People who are good with little kids

Damn, can they be clever and deceitful little turds!!! I like 'em. Their poor hygiene just got me deathly ill, so there are some cons… :blush:

Yeah, the kids were running around in class one day, so I read the rules to them, the rules that someone posted on the wall. Lo and behold, there was no rule against running! I softly mumbled, “Well, I can’t find anything specifically against running.” Immediately, one little girl asked with a gleam in her eye, “So can run?”

I had a NT$1 coin that must have fallen out of my pocket. One of the kids in a kindergarten group asked me what it was and I told him it was money. He asked for an explanation of what money was. One of the other children told him (to paraphrase his English) that you give money to people to get candy and if you don’t give the people money and take the candy, then you were a “bad guy” and the police would come and catch you. This from a five-year-old.

Even my 4th graders can be very precocious. I was reading Charlotte’s Web aloud to them while they worked on a play based on one of the scenes of the story, and we were up to the part of the story where Charlotte tells Wilbur that she’s building a nest for her eggs. One of the children asked how she could have babies. I stepped back to see just what they knew instead of giving the Talk to 9-year-olds whose parents would probably not appreciate me telling their children about the mating rituals of even spiders if they themselves didn’t think the kids were ready. One of the children suggested that she had a husband and when they loved each other very much, they made the eggs. Then the kids began to hypothesize why Charlotte’s husband wasn’t around anymore. It was a great moment…seeing my kids thinking about characters that deeply and then using their imaginations to think about what might have happened to a character that they themselves made up without any help from me.

Oh, xp+10k, you mentioned overgeneralizations with grammatical rules. that’s common in native English-speaking children as well. You might hear a young child say, “He hitted me” or as one of my younger cousins used to say, “My want to go too”, confusing I and my (easy since they mean practically the same thing and sound very similar). My 16-month-old niece is saying “dog” to represent all animals.

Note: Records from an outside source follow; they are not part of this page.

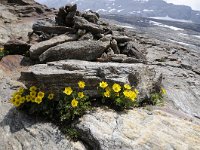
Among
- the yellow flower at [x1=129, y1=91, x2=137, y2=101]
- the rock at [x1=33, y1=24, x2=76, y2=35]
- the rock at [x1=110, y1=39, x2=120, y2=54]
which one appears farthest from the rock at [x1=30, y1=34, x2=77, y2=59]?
the yellow flower at [x1=129, y1=91, x2=137, y2=101]

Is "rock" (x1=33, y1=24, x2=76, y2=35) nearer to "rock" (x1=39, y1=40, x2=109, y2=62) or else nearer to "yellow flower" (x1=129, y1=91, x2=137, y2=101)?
"rock" (x1=39, y1=40, x2=109, y2=62)

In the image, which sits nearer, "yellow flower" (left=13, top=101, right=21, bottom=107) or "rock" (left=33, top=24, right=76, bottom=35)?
"yellow flower" (left=13, top=101, right=21, bottom=107)

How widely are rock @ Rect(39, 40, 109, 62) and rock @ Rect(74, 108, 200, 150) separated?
3036mm

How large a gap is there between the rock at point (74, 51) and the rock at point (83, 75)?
119 cm

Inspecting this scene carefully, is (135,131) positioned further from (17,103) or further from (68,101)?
(17,103)

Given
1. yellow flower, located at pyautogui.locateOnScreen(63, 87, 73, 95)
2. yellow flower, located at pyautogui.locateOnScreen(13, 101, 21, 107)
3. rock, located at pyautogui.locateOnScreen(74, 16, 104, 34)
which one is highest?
rock, located at pyautogui.locateOnScreen(74, 16, 104, 34)

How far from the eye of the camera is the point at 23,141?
28.1 ft

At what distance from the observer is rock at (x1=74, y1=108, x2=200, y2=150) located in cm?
793

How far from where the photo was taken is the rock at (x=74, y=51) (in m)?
11.5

Soon she will learn that different animals have different names, but for now, all animals are “dogs”. I had a conversation with her a month ago when she picked up the phone while my brother went to get a pen and paper. I would ask her questions and she would babble with the correct intonations for demonstrative sentences and yes-no questions. Pre-language and early language in children is what got me interested in linguistics in the first place. It’s also a big reason why I love teaching preschool-aged children. They are so much fun to talk to.

I love working with kids!

To work with little kids requires one key skill: patience.

  1. When they dont listen
  2. When their mothers come to see you, or telephone
  3. When they have sore teeth
  4. When they puke on you
  5. If they want to show you every little thing they have made, twice
  6. When you are santa claus
  7. When they still can’t do their phonics work
  8. When you have to phone their parents, who dont speak English, and you dont speak Chinese

I love teaching kindy, but I do use up buckets of patience.

Another cute kindy moment:
On Friday, one of my preschool groups were coloring a shapes book and two of them decided to do it under the table while talking to me. At first they were trying to say they were under the table in Chinglish “We are in the table”. Then it changed to “We are the table” so I talked to the “table”, with an impromptu conversation about what a table can and cannot do compared with preschoolers. Then it was time for them to clean up and go back to their regular classroom. When I told one of the children under the table that she needed to help clean up she said, “I can’t.” I ask that all children help clean up so I asked her, “Why can’t you help?” She replied, “Because tables don’t have hands.” It took me a while to stop laughing.

wanderingdave wrote:
I was never a little kid. Even when I was physically one, I was always the precocious and nerdy type of preferred intellectual conversations with adults. So for this reason, I have a lot of trouble getting inside the heads of normal little kids, and am probably not cut out to deal with them realistical
<sorry i don’t know how to do the quoting properly right now.>

Same here. I am an only child who has grown up in the most dysfunctional family you could imagine, and most of my friends are 10 years older than me. But I love the young’uns. They’re just little people as far as i’m concerned, and I find them a lot more straightforward than most of the adults that I meet.
My first day of dealing with them was over a week ago. I had failed a couple of my first demos with the older ones (why don’t they let you prepare a lesson plan?!!!) and then I did a demo with a kindy. I stayed for two hours after the required 30 minutes, because I was enjoying myself; and I found that they were beautifully innocent and completely intelligent. And i was actually afraid to do the demo!

Well, every class has it’s hooligan, and my days in taiwan will be my comuppance (sp?) for my years in elementary school, but the fact remains that the youngsters will learn everything that you teach them, if you try a little bit.

They are smarter than I am, that’s for sure… :laughing:
smashy

Yeah, I love observing what I think is evidence of the Language Acquisition Device at work. I may be fooling myself, but sometimes I think I can sort of “see” it operating.